(Image and question items)
* * * * * * * * *
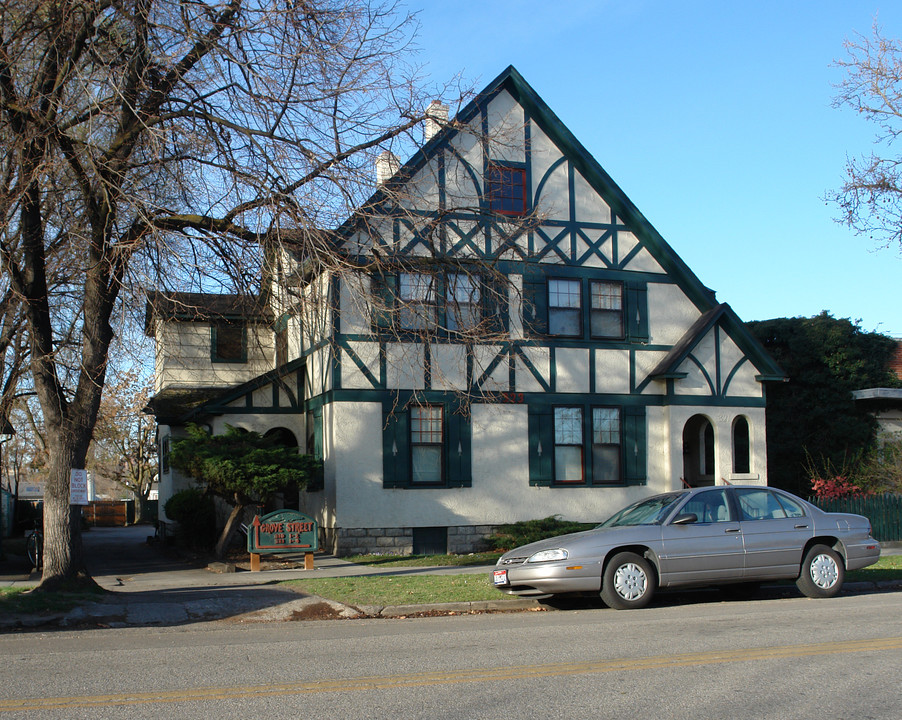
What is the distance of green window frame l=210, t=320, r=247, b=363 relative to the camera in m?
25.2

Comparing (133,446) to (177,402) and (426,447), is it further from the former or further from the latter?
(426,447)

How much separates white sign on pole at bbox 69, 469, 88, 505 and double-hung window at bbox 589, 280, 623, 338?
40.8ft

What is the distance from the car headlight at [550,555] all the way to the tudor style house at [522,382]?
7.95 m

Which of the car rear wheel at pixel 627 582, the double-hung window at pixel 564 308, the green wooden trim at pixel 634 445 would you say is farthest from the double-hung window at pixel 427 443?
the car rear wheel at pixel 627 582

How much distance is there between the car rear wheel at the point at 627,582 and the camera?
11484 millimetres

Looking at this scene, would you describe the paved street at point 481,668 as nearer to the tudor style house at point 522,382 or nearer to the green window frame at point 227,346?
the tudor style house at point 522,382

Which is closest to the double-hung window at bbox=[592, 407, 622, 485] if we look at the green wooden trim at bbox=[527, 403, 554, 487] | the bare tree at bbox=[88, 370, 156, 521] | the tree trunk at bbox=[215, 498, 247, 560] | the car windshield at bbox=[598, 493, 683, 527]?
the green wooden trim at bbox=[527, 403, 554, 487]

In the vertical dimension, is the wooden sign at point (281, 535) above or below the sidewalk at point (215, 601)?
above

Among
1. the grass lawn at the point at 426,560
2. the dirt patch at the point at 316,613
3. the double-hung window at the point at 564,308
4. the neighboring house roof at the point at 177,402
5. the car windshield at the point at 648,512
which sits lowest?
the grass lawn at the point at 426,560

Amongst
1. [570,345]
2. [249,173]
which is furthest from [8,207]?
[570,345]

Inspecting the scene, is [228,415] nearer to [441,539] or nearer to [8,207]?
[441,539]

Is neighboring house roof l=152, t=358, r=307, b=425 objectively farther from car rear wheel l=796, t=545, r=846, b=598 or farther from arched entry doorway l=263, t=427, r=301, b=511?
car rear wheel l=796, t=545, r=846, b=598

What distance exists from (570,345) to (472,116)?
18.5ft

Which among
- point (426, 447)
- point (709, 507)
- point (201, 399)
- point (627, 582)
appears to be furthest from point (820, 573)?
point (201, 399)
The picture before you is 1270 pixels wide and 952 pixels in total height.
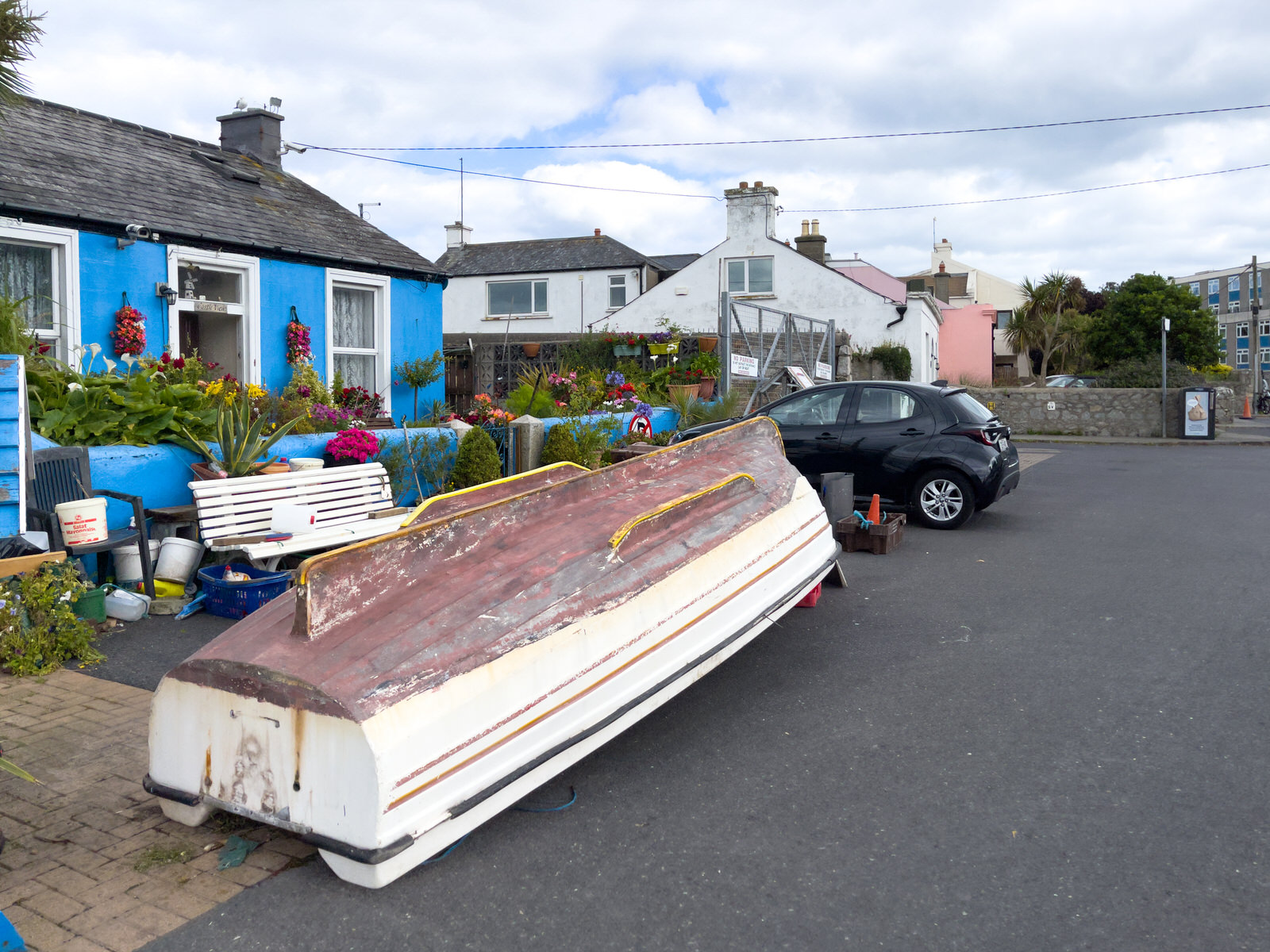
* * * * * * * * *
**Exercise**
Copy every item above word for word, but leave out the pictures.

**Answer for this exercise**
What is the distance of green window frame l=210, t=320, r=247, b=363 relative to the camera in m?
25.2

Comparing (133,446) to (177,402) and (426,447), is it further from the former or further from the latter?
(426,447)

How much separates white sign on pole at bbox 69, 469, 88, 505 and double-hung window at bbox 589, 280, 623, 338?
40.8ft

What is the distance from the car headlight at [550,555] all the way to the tudor style house at [522,382]?
7.95 m

Which of the car rear wheel at pixel 627 582, the double-hung window at pixel 564 308, the green wooden trim at pixel 634 445 would you say is farthest from the double-hung window at pixel 427 443?
the car rear wheel at pixel 627 582

How much distance is there between the car rear wheel at the point at 627,582 and the camera?
11484 millimetres

Looking at this scene, would you describe the paved street at point 481,668 as nearer to the tudor style house at point 522,382 or nearer to the green window frame at point 227,346?
the tudor style house at point 522,382

Which is closest to the double-hung window at bbox=[592, 407, 622, 485] if we look at the green wooden trim at bbox=[527, 403, 554, 487] | the bare tree at bbox=[88, 370, 156, 521] | the tree trunk at bbox=[215, 498, 247, 560] | the car windshield at bbox=[598, 493, 683, 527]?
the green wooden trim at bbox=[527, 403, 554, 487]

In the vertical dimension, is the wooden sign at point (281, 535) above or below the sidewalk at point (215, 601)?
above

Among
1. the grass lawn at the point at 426,560
2. the dirt patch at the point at 316,613
3. the double-hung window at the point at 564,308
4. the neighboring house roof at the point at 177,402
5. the car windshield at the point at 648,512
which sits lowest?
the grass lawn at the point at 426,560

Amongst
1. [570,345]
2. [249,173]
which is furthest from [8,207]?
[570,345]

Inspecting the scene, is [228,415] nearer to [441,539] or nearer to [8,207]?
[441,539]

Is neighboring house roof l=152, t=358, r=307, b=425 objectively farther from car rear wheel l=796, t=545, r=846, b=598 or farther from arched entry doorway l=263, t=427, r=301, b=511?
car rear wheel l=796, t=545, r=846, b=598

What distance exists from (570,345) to (472,116)?
18.5ft

Which among
- point (426, 447)
- point (709, 507)
- point (201, 399)
- point (627, 582)
appears to be furthest from point (820, 573)?
point (201, 399)
The picture before you is 1270 pixels wide and 952 pixels in total height.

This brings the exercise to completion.